Of course it is not my fault that I did not know what he declined to share with us, but that did not ease the pain of the sadness I felt for him. I knew American life wasn’t easy for him. But had I known more, I might have understood him better, and might have shared some of those memories with him and so mitigated their sting.

It still pains me that he carried all that inside him, and that he was left alone with it. As a child I did have just an inkling. I remember once he was going to go see a movie about the life of a young boy in German-occupied France. I wanted to go with him, to be with him. He refused to take me.

Guilt can be deceptive. Often what we experience in bereavement as guilt is not that at all. It is a disguised form of love, an intensified wish that we could have done more for our loved one, even given that person a life without pain; nothing would have been too much. Even if we understand the meaning of these guilt feelings, they can leave us with a lack of resolution.

At such moments it is good to recall that we and our loved ones are still bound in the bond of life. Having shared that eternal moment with my mother, I know that our love is not really lost. I can bring this awareness to my father as well, even years later. My connection to him exists in that same eternal moment. And in that moment his pain is resolved, and the love he gave and received has become his fulfilled reality.

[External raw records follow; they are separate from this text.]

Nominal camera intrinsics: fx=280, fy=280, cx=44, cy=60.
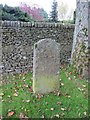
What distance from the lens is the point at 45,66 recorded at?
19.9 feet

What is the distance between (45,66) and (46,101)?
2.60 ft

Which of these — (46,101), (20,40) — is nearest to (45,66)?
(46,101)

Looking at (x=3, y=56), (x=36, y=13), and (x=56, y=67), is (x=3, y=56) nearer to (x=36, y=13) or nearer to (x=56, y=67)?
(x=56, y=67)

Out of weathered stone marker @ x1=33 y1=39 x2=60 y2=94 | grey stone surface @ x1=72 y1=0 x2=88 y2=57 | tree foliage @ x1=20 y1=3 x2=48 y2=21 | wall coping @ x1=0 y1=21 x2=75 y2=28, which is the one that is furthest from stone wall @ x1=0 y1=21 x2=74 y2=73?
tree foliage @ x1=20 y1=3 x2=48 y2=21

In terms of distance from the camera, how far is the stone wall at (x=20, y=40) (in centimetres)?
835

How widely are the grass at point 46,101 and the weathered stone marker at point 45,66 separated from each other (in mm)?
187

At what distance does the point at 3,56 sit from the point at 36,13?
28.0 feet

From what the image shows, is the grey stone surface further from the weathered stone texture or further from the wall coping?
the wall coping

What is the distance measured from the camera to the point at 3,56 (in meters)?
8.39

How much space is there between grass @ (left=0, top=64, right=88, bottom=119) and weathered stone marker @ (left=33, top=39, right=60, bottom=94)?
0.61 ft

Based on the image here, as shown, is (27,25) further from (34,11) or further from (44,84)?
(34,11)

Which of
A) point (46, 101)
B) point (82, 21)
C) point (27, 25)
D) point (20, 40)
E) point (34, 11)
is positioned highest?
point (34, 11)

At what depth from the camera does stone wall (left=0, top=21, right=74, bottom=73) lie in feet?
Answer: 27.4

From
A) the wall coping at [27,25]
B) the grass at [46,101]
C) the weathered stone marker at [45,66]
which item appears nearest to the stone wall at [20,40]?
the wall coping at [27,25]
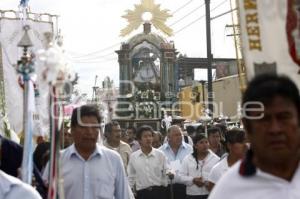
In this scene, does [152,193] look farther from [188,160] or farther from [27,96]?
[27,96]

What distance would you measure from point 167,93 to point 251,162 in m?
36.3

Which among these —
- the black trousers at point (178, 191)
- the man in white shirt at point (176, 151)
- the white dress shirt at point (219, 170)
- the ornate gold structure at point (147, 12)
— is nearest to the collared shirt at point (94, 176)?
the white dress shirt at point (219, 170)

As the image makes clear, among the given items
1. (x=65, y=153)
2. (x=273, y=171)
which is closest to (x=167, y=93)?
(x=65, y=153)

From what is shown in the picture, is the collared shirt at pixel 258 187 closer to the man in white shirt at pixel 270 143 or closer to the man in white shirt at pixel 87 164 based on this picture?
the man in white shirt at pixel 270 143

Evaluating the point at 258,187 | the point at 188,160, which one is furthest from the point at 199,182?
the point at 258,187

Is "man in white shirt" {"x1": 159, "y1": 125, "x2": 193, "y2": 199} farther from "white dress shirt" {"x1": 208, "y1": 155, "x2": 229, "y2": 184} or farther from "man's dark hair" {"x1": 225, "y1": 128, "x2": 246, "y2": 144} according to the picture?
"man's dark hair" {"x1": 225, "y1": 128, "x2": 246, "y2": 144}

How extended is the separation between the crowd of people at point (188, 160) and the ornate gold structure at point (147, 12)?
2690 centimetres

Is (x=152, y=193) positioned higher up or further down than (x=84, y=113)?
further down

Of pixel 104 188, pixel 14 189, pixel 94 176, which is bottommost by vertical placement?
pixel 104 188

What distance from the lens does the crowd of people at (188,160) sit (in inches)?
115

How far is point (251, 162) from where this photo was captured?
3061 mm

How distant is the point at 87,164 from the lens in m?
5.33

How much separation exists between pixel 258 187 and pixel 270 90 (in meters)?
0.45

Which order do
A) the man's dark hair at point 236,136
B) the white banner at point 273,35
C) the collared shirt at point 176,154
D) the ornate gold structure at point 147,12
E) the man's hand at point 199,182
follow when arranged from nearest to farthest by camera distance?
the white banner at point 273,35 < the man's dark hair at point 236,136 < the man's hand at point 199,182 < the collared shirt at point 176,154 < the ornate gold structure at point 147,12
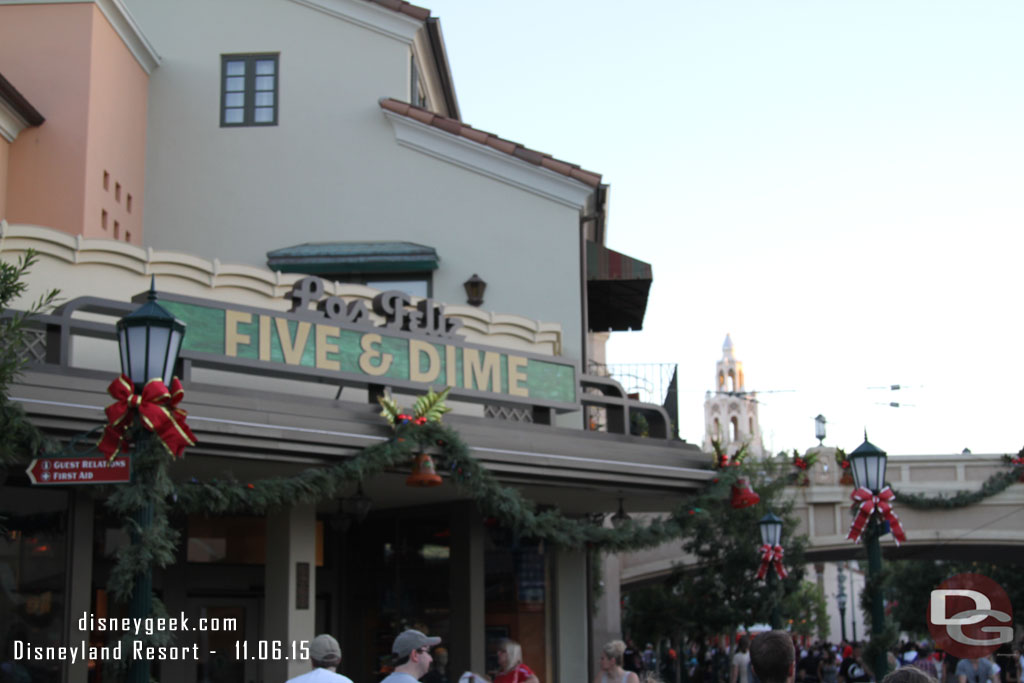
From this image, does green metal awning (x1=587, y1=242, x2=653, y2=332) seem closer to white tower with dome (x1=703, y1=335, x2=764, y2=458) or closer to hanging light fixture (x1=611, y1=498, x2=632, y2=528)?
hanging light fixture (x1=611, y1=498, x2=632, y2=528)

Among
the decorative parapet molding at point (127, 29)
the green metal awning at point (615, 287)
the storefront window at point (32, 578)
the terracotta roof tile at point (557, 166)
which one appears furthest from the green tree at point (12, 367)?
the green metal awning at point (615, 287)

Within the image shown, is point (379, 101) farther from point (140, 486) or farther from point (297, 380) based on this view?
point (140, 486)

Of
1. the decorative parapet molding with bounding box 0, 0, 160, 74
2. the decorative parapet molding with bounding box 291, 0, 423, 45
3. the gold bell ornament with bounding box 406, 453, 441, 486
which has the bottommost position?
the gold bell ornament with bounding box 406, 453, 441, 486

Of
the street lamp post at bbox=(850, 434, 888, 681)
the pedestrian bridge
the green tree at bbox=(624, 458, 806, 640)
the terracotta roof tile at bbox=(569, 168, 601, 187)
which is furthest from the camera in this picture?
the pedestrian bridge

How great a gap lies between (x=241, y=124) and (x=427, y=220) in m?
3.42

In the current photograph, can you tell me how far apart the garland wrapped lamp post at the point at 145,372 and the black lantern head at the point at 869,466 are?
29.8 feet

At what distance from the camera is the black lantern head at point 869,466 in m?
14.7

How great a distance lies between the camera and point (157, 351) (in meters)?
8.62

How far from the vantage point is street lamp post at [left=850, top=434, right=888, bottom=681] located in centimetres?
1435

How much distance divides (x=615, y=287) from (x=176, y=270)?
1021 cm

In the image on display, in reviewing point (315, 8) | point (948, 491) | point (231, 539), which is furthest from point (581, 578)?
point (948, 491)

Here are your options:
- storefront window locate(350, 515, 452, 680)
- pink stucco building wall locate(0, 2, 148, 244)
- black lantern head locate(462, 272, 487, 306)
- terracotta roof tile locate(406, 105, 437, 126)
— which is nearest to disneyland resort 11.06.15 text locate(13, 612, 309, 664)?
storefront window locate(350, 515, 452, 680)

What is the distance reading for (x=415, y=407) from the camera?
13086 millimetres

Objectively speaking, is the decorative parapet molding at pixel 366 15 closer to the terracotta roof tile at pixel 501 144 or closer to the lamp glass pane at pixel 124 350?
the terracotta roof tile at pixel 501 144
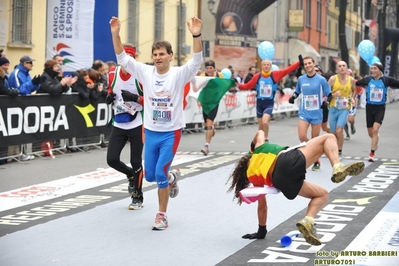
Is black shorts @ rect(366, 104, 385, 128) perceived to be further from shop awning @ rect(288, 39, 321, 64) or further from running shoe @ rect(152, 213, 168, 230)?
shop awning @ rect(288, 39, 321, 64)

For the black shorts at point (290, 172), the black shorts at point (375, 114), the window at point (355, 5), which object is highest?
the window at point (355, 5)

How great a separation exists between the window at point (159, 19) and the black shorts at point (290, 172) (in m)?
27.8

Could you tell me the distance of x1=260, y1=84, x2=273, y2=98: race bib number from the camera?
17759 mm

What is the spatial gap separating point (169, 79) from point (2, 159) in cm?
673

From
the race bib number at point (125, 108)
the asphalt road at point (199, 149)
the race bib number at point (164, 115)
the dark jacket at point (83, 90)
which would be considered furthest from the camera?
the dark jacket at point (83, 90)

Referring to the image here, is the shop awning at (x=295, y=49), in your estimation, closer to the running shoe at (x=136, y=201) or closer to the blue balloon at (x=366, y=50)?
the blue balloon at (x=366, y=50)

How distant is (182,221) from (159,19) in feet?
87.4

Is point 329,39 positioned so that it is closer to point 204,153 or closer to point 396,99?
point 396,99

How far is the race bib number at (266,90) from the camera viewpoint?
17.8 metres

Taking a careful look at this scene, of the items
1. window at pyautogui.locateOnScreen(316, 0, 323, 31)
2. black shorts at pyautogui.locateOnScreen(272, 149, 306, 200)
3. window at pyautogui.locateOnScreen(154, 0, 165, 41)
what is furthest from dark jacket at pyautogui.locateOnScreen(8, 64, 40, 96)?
window at pyautogui.locateOnScreen(316, 0, 323, 31)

One need not have worked in a hospice to know this. There are many kinds of love. Sometimes love is grasping and needy. But the love that comes from God is not self-interested. There is usually at least an element of that love in our love for those who are close to us. We can dwell on that love, not trying to grasp it with our minds but praying into it, to sense that the connection does not die. Nothing eternal dies.

Do we regret not having shown our loved ones enough love? In the bond of the eternal moment, they know how much we love them. Are there words we are sorry we left unspoken? The love that spans the worlds needs no words.

In this sense prayer becomes a way of knowing. Prayer is the endeavor to enter into the awareness of eternal life. This kind of prayer does not ask for things or tell God what to do. It brings us through the contemplation of love, which is God’s nature, to the place where this life touches what is beyond this life. In this space we can honor the connection, finding healing of relationships past and the fixing of that which is broken. “Set me as a seal upon your heart, as a seal upon your arm; for love is strong as death” (Song of Songs 8:6). When through this contemplation we approach the sacred boundary, those whom we have lost become guides for us, and we participate in their new life.